━━━━━ Text shown ━━━━━

This is a list of kigo, which are words or phrases that are associated with a particular season in Japanese poetry. They provide an economy of expression that is especially valuable in the very short haiku, as well as the longer linked-verse forms renku and renga, to indicate the season referenced in the poem or stanza.

Japanese seasons
Until 1873, in the Japanese calendar, seasons traditionally followed the lunisolar calendar with the solstices and equinoxes at the middle of a season. The traditional and contemporary months are approximately one month apart from each other, with the traditional New Year falling between late January and early February. The traditional Japanese seasons are:

Spring: 4 February – 5 May
Summer: 6 May – 7 August
Autumn: 8 August – 6 November
Winter: 7 November – 3 February

For kigo, each season is then divided into early (初), mid- (仲), and late (晩) periods. For spring, these would be:

Early spring: 4 February – 5 March (February・First lunar month)
Mid-spring: 6 March – 4 April (March・Second lunar month)
Late spring: 5 April – 5 May (April・Third lunar month)

Saijiki and kiyose
Japanese haiku poets often use a saijiki, a book like a dictionary or almanac for kigo. An entry in a saijiki usually includes a description of the kigo itself, as well as a list of similar or related words, and a few examples of haiku that include that kigo. A kiyose is similar, but contains only lists of kigo. Modern saijiki and kiyose are divided into the four seasons and New Year, with some containing a further section for seasonless (muki) topics. Each section is divided into a standard set of categories, each containing the relevant kigo. The most common categories are:

 The season (時候 jikō)
 The sky and heavens (天文 tenmon)
 The earth (地理 chiri)
 Humanity (生活 seikatsu)
 Observances (行事 gyōji)
 Animals (動物 dōbutsu)
 Plants (植物 shokubutsu)

This is a list of both Japanese and non-Japanese kigo. If the kigo is a Japanese word, or if there is a Japanese translation in parentheses next to the English kigo, then the kigo can be found in most major Japanese saijiki.

[note: An asterisk (*) after the Japanese name for the kigo denotes an external link to a saijiki entry for the kigo with example haiku that is part of the "Japanese haiku: a topical dictionary" website.]

Spring: 4 February – 5 May

The season

all spring
 spring (春 haru) 
 warmth (暖かし atatakashi or 温み nukumi)

early spring (February・First lunar month)
   (睦月 lit. "month of affection") – First lunar month (present-day January)
 February (二月 nigatsu) – when using the solar calendar
 first day of spring (立春 risshun) – First solar term; approx. 4 February
 usui (雨水 lit. "rain water") – Second solar term; approx. 19 February
 signs of spring (春めく haru meku)

━━━━━ Records supplied ━━━━━

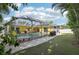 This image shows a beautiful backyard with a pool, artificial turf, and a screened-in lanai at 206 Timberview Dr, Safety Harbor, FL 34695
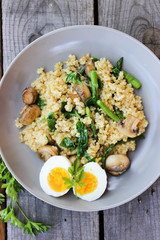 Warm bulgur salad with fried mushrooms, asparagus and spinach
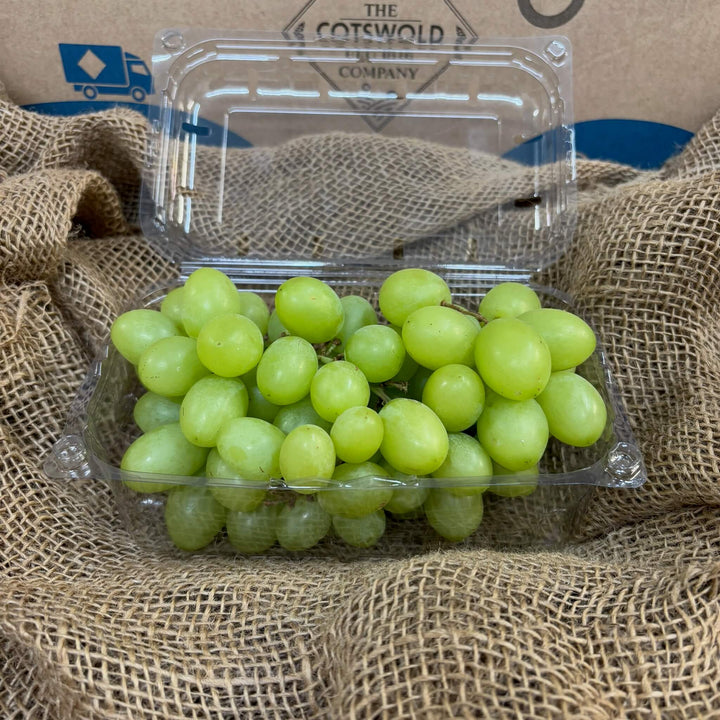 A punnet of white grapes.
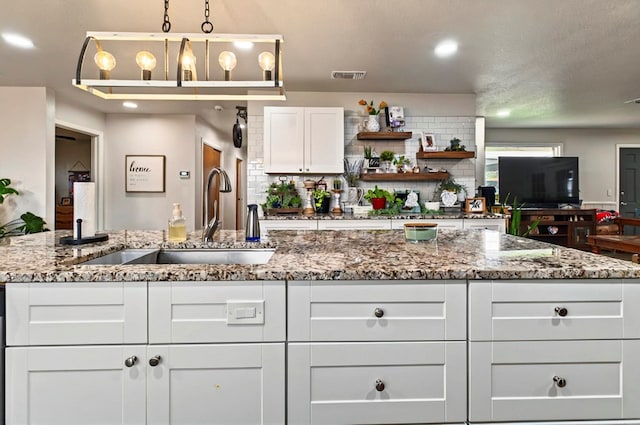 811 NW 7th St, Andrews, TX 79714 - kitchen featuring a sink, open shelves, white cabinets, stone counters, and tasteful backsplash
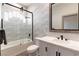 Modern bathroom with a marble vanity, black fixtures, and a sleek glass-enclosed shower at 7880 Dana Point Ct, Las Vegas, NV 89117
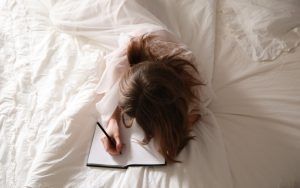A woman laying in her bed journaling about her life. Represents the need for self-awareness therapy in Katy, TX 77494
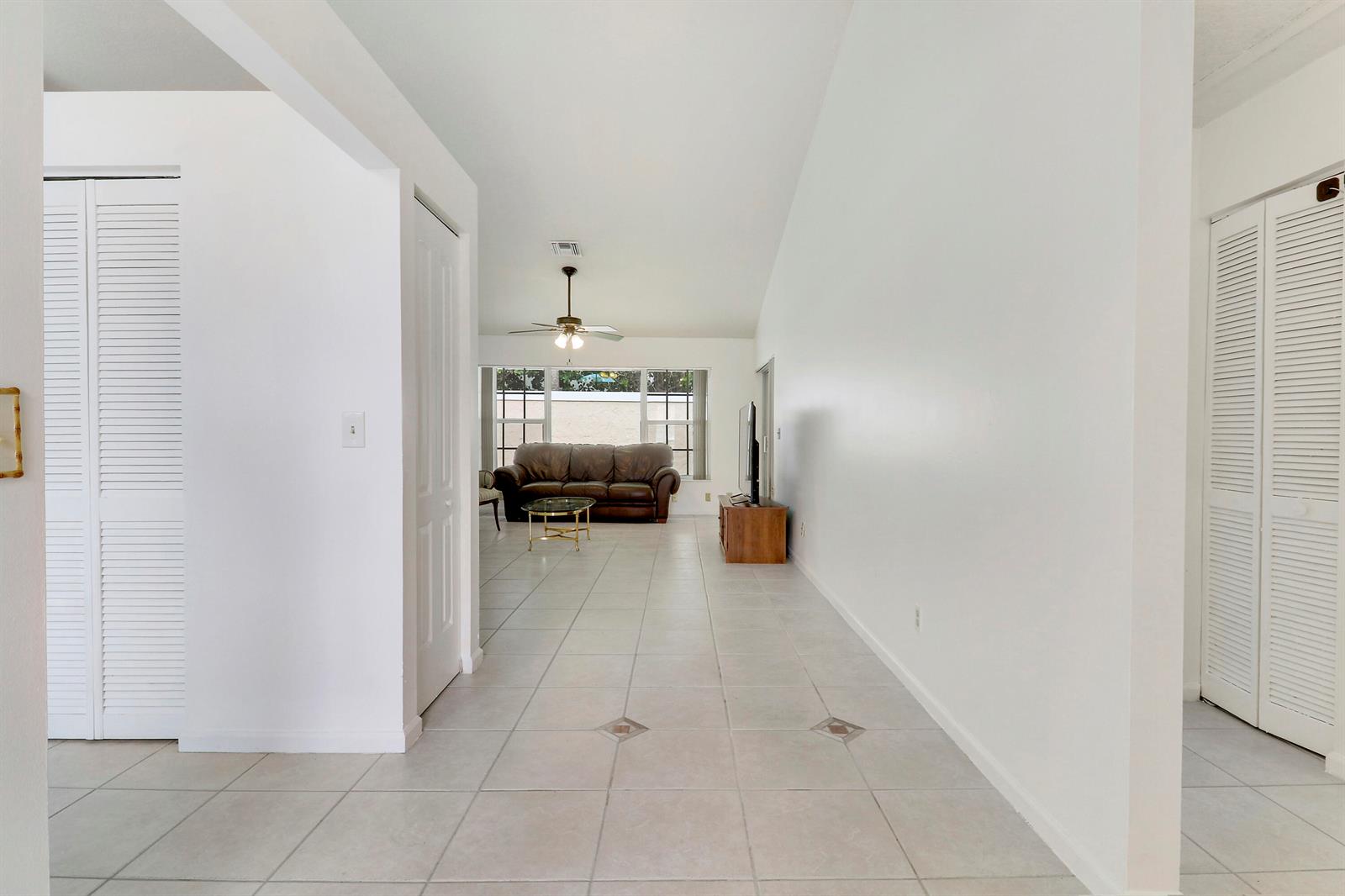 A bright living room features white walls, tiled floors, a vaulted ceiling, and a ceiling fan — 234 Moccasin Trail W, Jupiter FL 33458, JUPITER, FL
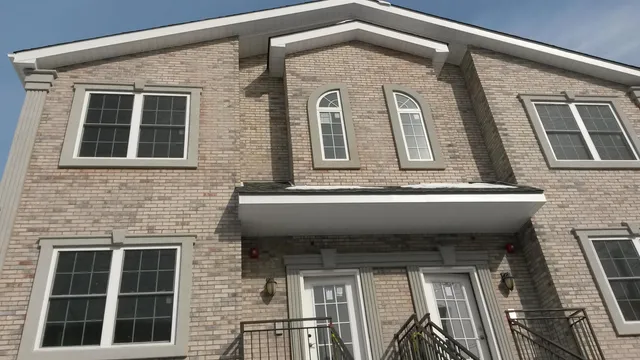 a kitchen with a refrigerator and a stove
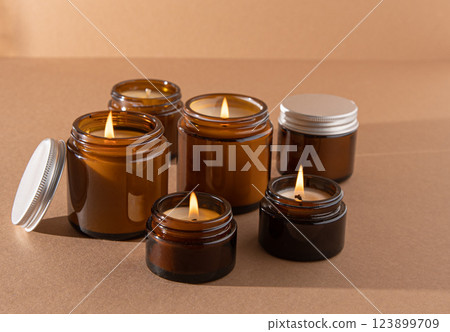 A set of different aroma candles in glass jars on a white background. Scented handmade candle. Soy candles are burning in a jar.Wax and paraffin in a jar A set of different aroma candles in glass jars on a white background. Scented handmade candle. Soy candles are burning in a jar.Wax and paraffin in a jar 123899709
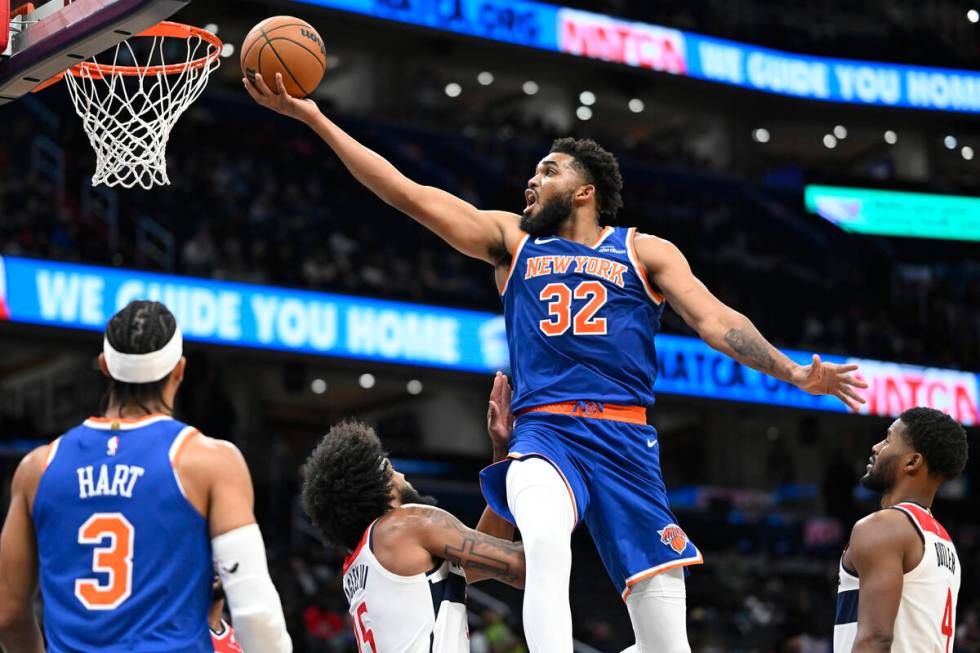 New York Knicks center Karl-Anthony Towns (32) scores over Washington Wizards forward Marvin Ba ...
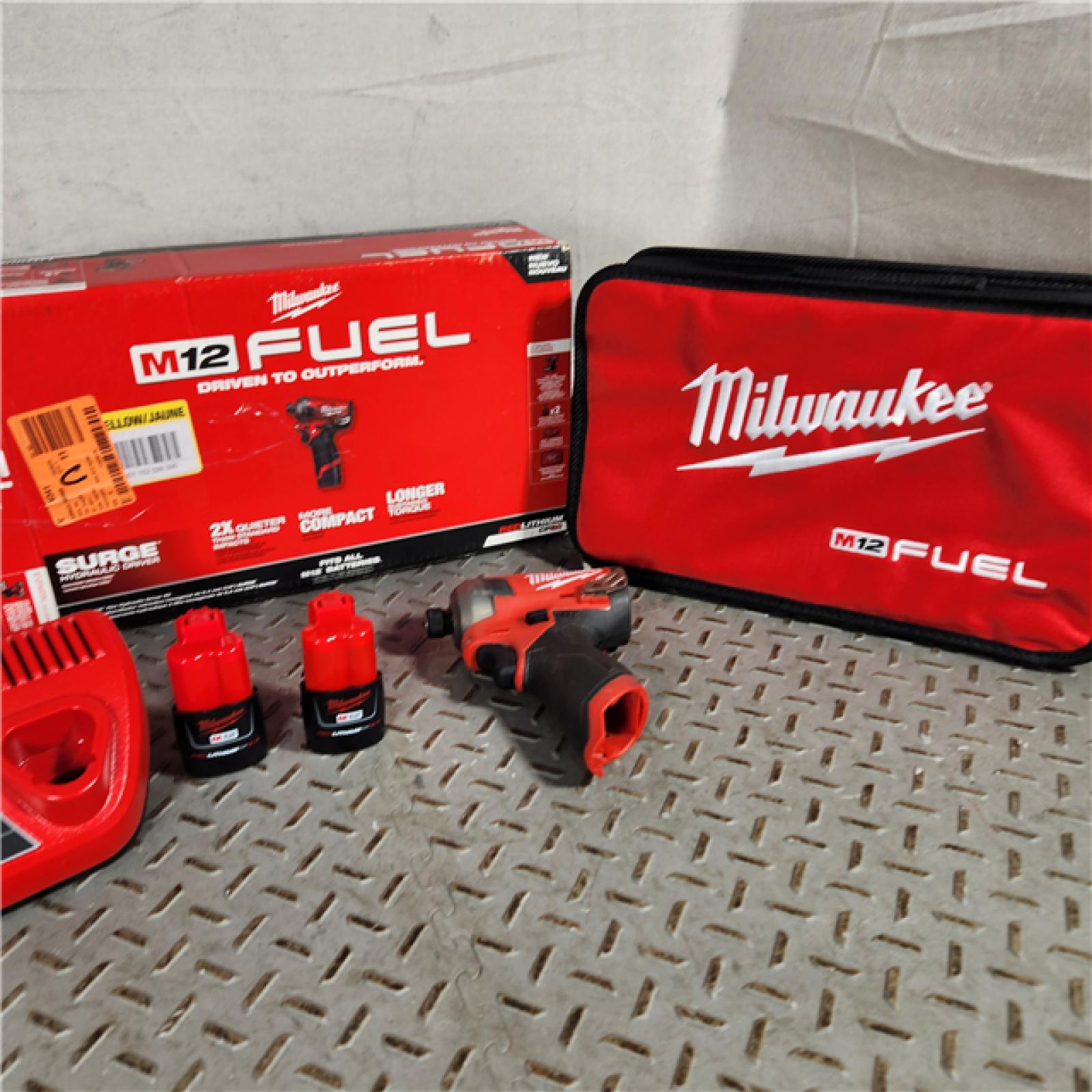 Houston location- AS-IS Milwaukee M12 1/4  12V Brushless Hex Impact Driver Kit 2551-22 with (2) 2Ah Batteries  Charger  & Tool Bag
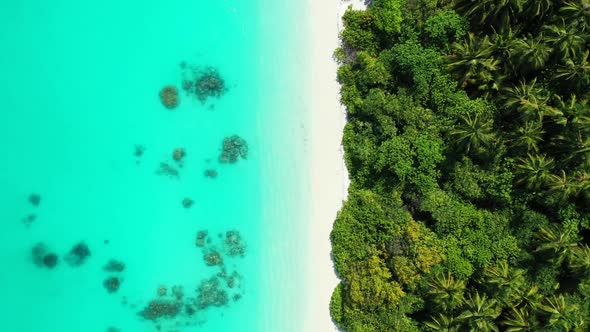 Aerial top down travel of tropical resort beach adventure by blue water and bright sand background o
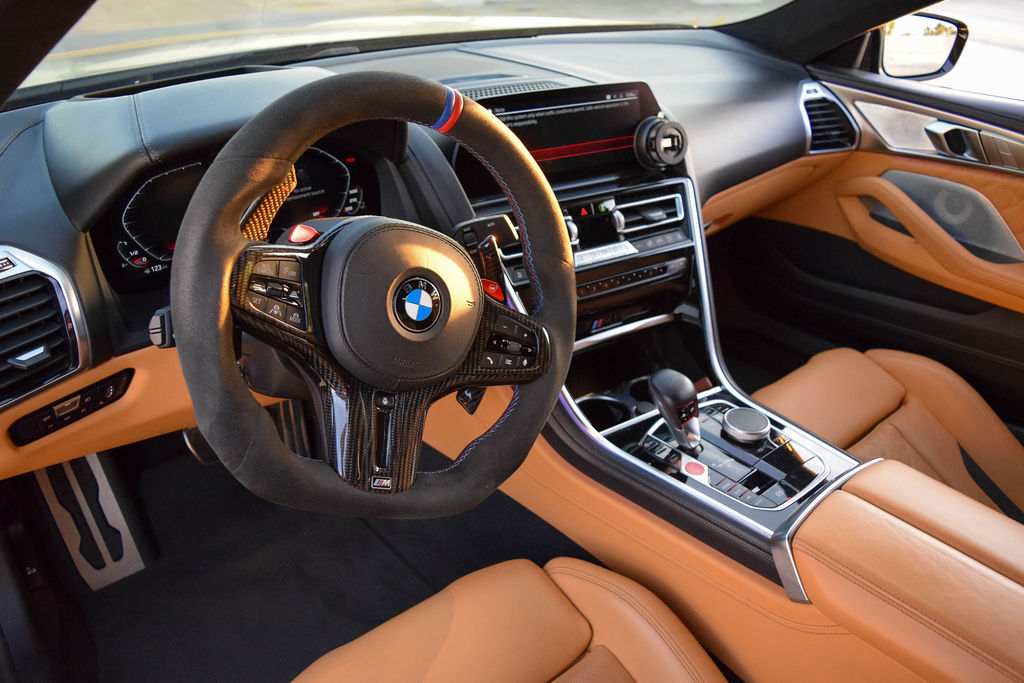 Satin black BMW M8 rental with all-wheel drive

━━━━━

## Work task A
Say whether each statement agrees with the kigo list, answering yes or no and quoting the words of the text that decide it: (i) traditional summer ran from 6 May to 7 August; (ii) a kiyose includes example haiku for each kigo; (iii) until 1873, Japanese seasons followed a purely solar calendar.
## Work task B
Carry the kigo list further from the point where it stops.
The data play no part in this work.

## Written response A
(i) Yes: "Summer: 6 May – 7 August"
(ii) No: "A kiyose is similar, but contains only lists of kigo."
(iii) No: "seasons traditionally followed the lunisolar calendar"

## Written response B
 shunkan (春寒) – cold weather in early spring

mid-spring (March・Second lunar month)
 Kisaragi (如月 lit. "like the moon" or 衣更着 lit. "wearing more clothes") – Second lunar month (present-day February)
 March (三月 sangatsu) – when using the solar calendar
 keichitsu (啓蟄) – Third solar term; approx 6 March. Literally translated "awakening hibernating insects", when insects come out of the ground, believed to occur on the first day of the lunar month.
 shunbun (春分) – Fourth solar term; approx. 20 March. Vernal equinox 
 higan (彼岸 higan)

late spring (April・Third lunar month)
 Yayoi (弥生 lit. "increasing life") – Third lunar month (present-day March)
 April (四月 shigatsu) – when using the solar calendar
 seimei (清明 lit. "clear and bright") – Fifth solar term; approx. 5 April
 kokū (穀雨 lit. "grain rain) – Sixth solar term; approx. 20 April
 hanabie (花冷え lit "flowers becoming cold") – chilly spring weather
 fading of spring (行く春 Yuku haru)

The sky and heavens

all spring
 spring mist or haze (霞 kasumi)
 hazy moon (朧月 oborozuki) – 朧 oboro is a type of mist that obscures the moon; kanji composed of radicals for "moon" (月) and "dragon" (龍)
 awayuki (淡雪) – light snowfall
 shunjin (春塵) – frost and snow blown into the air by the spring wind

early spring (February・First lunar month)
 kaiyose (貝寄風 lit. "shell-gathering wind") – west wind that blows seashells ashore; traditionally believed to occur on the night of the vernal equinox

mid-spring (March・Second lunar month)
 haruichiban (春一番) – the first strong southerly wind of the spring

late spring (April・Third lunar month)
 wasurejimo (忘れ霜 lit. "forgotten frost") – late frost

The earth

all spring
 shunchō (春潮) – pleasant tides of spring
 yamawarau (山笑う lit. "laughing mountain") – a mountain covered in flower buds
 haru no umi (春の海) – calm sea of spring

early spring (February・First lunar month)
 usugōri or hakuhyō (薄氷) – thin ice

mid-spring (March・Second lunar month)
 mizu nurumu (水温む) – warming of water (in spring)
 yukima (雪間) – patch of ground without snow

late spring (April・Third lunar month)
 naeshiro or nawashiro (苗代) – seedbed

Humanity
 Spring depression (春愁 shunshū) – all spring
 Sowing (種蒔 tanemaki)

Observances
 Hanamatsuri (花祭り "Blossom Festival"), Buddhist festival celebrating the birth of Buddha, on 8 April.
 Hinamatsuri (雛祭 "Girl's Day", lit. "Doll Festival") – a traditional Japanese festival for girls on 3 March.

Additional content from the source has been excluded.